Autoaceitação? Então, comece por aceitar os outros…

É um assunto muito difícil, este, o da autoaceitação, para o qual você, provavelmente, não tem ainda a preparação. Sim, a maior parte das pessoas não está preparada. Esta temática liga-se à questão do perdão, também já abordada neste site…

E sobre esta questão, enfim, lá vão aparecendo figuras notáveis que até conseguem aceitar os outros. Conseguem perdoar os seus carcereiros, os seus torturadores, os seus algozes. Vai-se ouvindo falar de algumas dessas pessoas: antigos prisioneiros dos campos de concentração, Nelson Mandela, etc… Mas Jesus será, talvez, a figura mais conhecida por toda a gente.

A autoaceitação não lhe é fácil porque lhe é difícil aceitar os outros

Aceitar os outros tal como eles são, realmente, não é nada fácil. Porque mexe connosco. Sobre estas temáticas, temos seguido o pensamento de um life coach, que dá pelo nome de Robert Najemy. É inspirado no pensamento deste autor que apresentamos a reflexão que se segue…

Começamos por referir que esta matéria da autoaceitação, e da aceitação dos outros, não é nada fácil. De facto, é muito difícil aceitar os outros tal como eles são. Realmente, vivemos numa sociedade que não estimula nada a aceitação das pessoas que se apresentam como diferentes de nós.

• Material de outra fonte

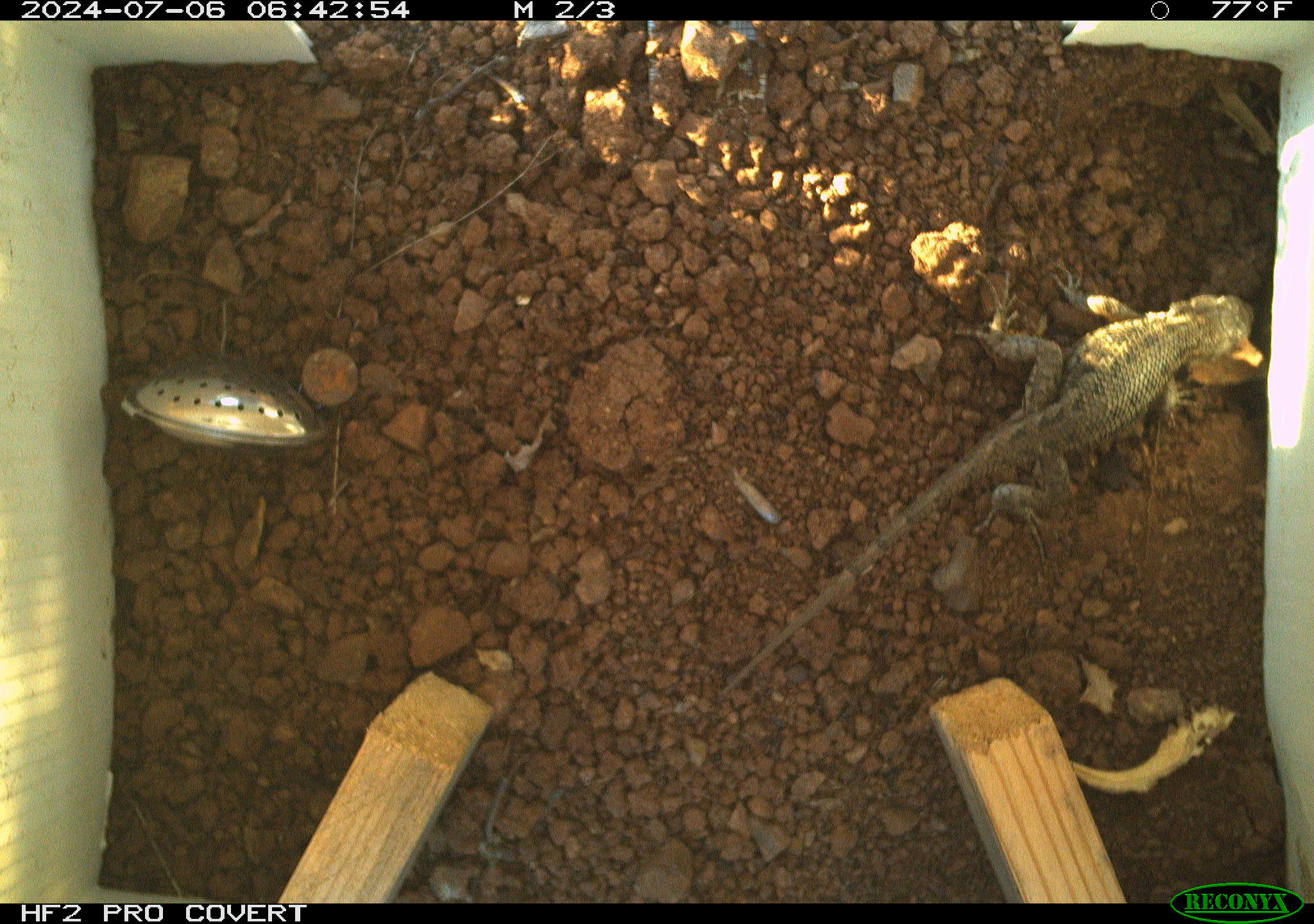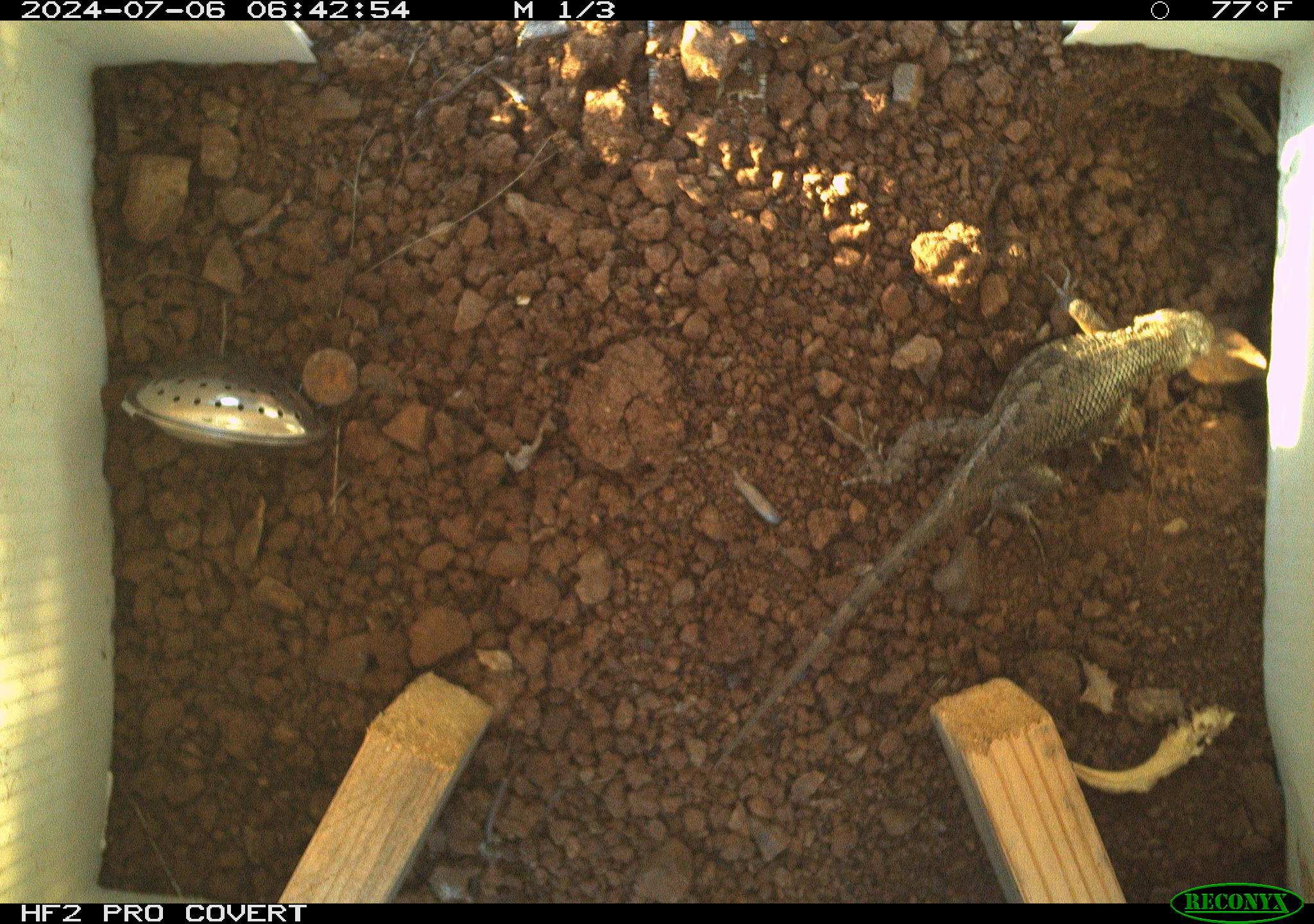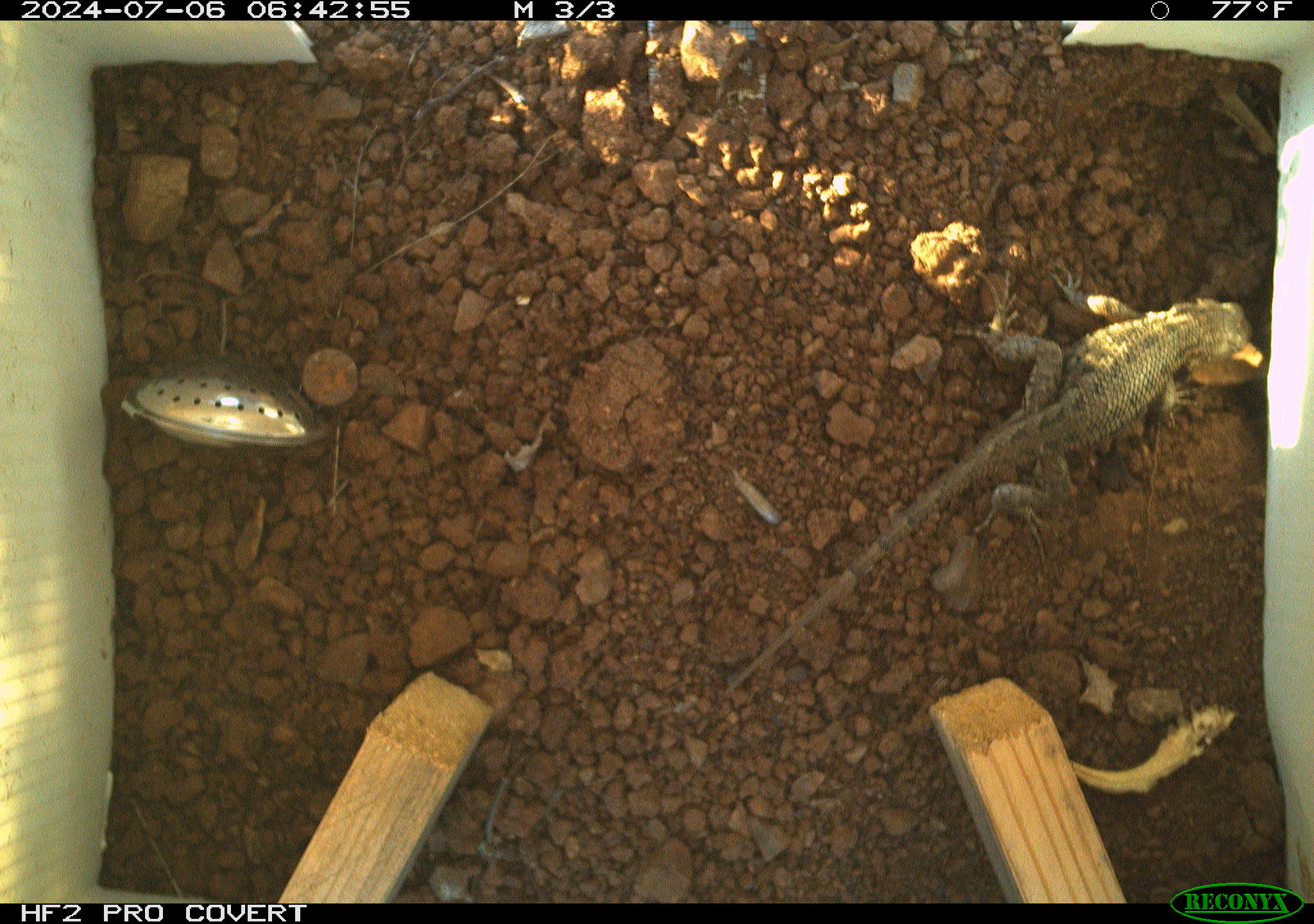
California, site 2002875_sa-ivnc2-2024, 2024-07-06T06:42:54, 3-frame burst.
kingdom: Animalia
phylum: Chordata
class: Reptilia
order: Squamata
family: Phrynosomatidae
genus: Sceloporus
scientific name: Sceloporus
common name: spiny lizards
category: sceloporus species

Sabe que a História está cheia de relatos de não autoaceitação

Realmente a História mostra-nos que não aceitamos pessoas diferentes. Mostra-nos que, pelo contrário, condenamos a diferença! E daí tantas guerras… Você, provavelmente, também não aceita a diferença, não é? Dirá que sim em certos casos…

Mas, se calhar, você até já aceitou muita coisa… Já compreendeu determinadas pessoas, não as censurou, não as condenou e até, talvez, já lhes tenha perdoado… E, por isso, foi criticado…

De facto, por vezes, se temos complacência em relação a determinadas pessoas, podemos ser criticados “Não sei como ainda tens paciência para o aturar!..”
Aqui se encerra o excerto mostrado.